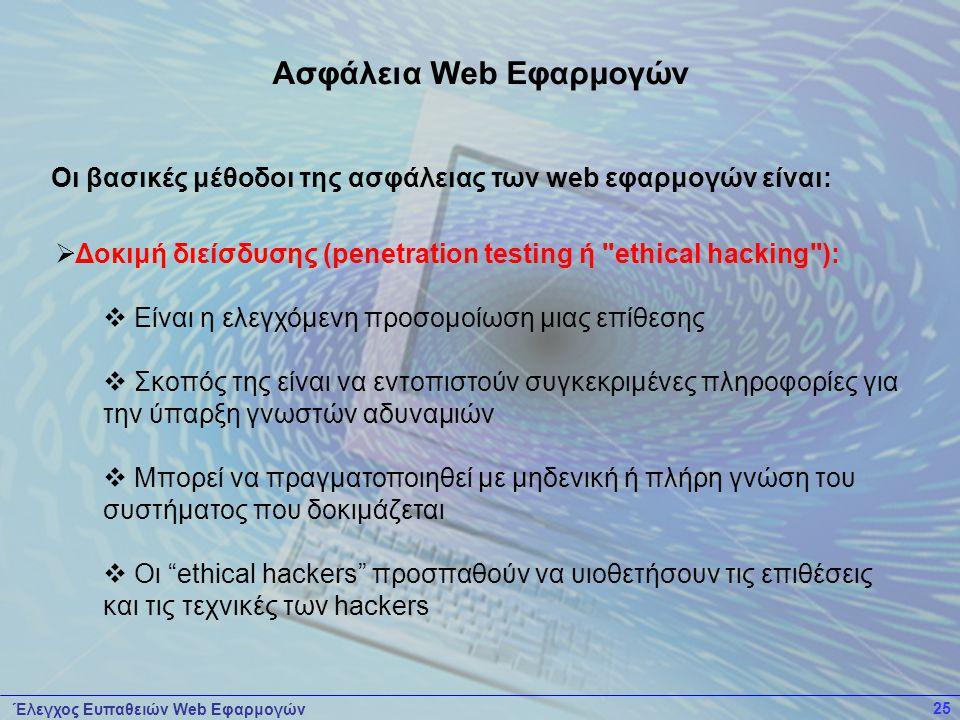 Ασφάλεια Web Εφαρμογών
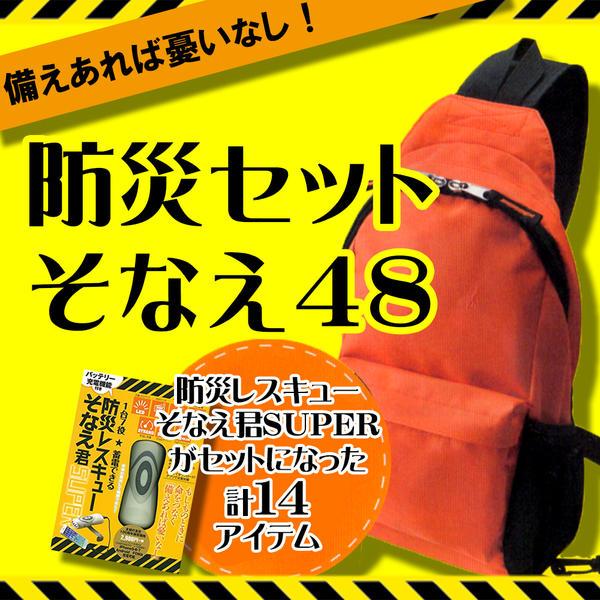 【訳あり】【災害時、48時間を乗りきる!】防災セット そなえ48 + 1台7役 蓄電できる 防災レスキューそなえ君SUPER セット【主婦の友社】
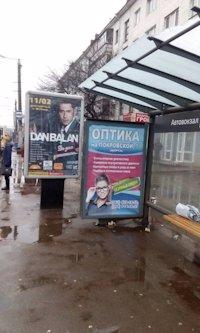 Ситилайт №192516 в городе Житомир (Житомирская область), размещение наружной рекламы, IDMedia-аренда по самым низким ценам!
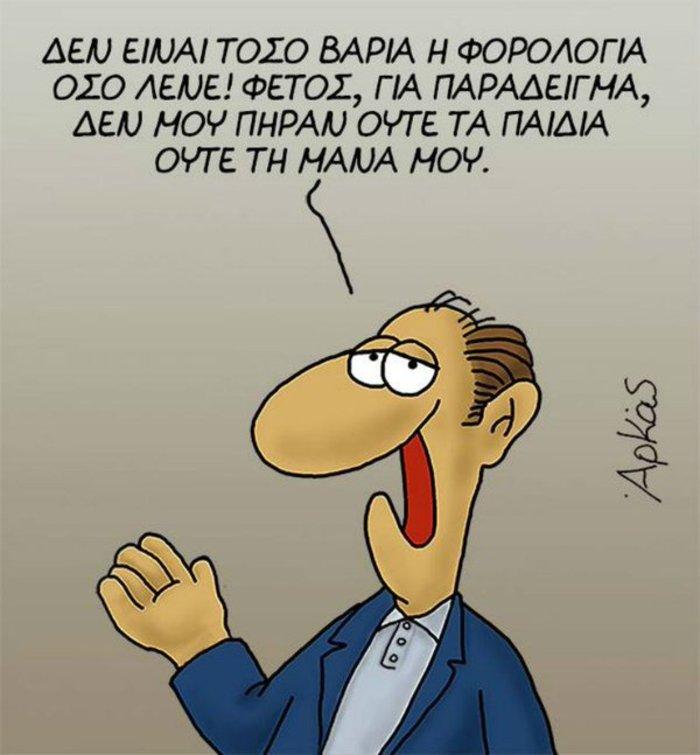 Το σκίτσο του Αρκά για τη φορολογία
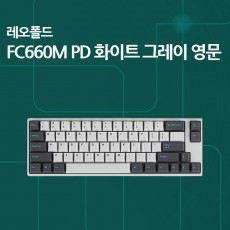 FC660M PD 화이트 그레이 영문 실버(스피드축)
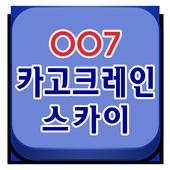 007카고크레인스카이.평택.아산.안산.오산.송탄.크레인 icon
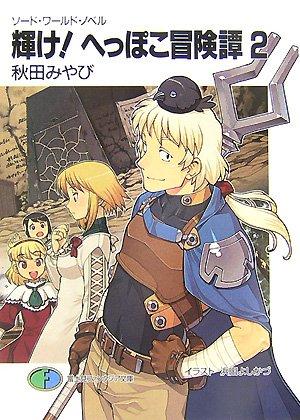 輝け!へっぽこ冒険譚 2 (2) (富士見ファンタジア文庫 21-92 ソード・ワールド・ノベル)
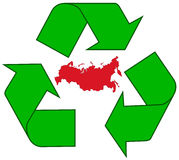 Recycling Russia Royalty Free Stock Photo
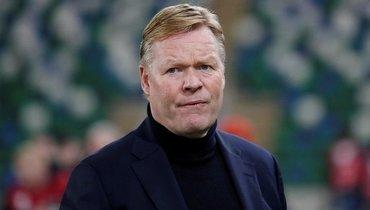 Источник: Федерация футбола Голландии получит компенсацию запереход Кумана в «Барселону»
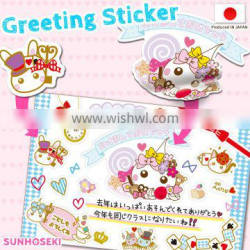 Decorative Hoppe-chan wall sticker kids products in varieties of color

§ **EXERCISE INSTRUCTIONS**: Copy word for word only the lines above from the one with "Ситилайт №192516 в" through the one with "Источник: Федерация футбола". Leave pictures out.

§ **SOLUTION FOR THIS EXERCISE**:
 Ситилайт №192516 в городе Житомир (Житомирская область), размещение наружной рекламы, IDMedia-аренда по самым низким ценам!
 Το σκίτσο του Αρκά για τη φορολογία
 FC660M PD 화이트 그레이 영문 실버(스피드축)
 007카고크레인스카이.평택.아산.안산.오산.송탄.크레인 icon
 輝け!へっぽこ冒険譚 2 (2) (富士見ファンタジア文庫 21-92 ソード・ワールド・ノベル)
 Recycling Russia Royalty Free Stock Photo
 Источник: Федерация футбола Голландии получит компенсацию запереход Кумана в «Барселону»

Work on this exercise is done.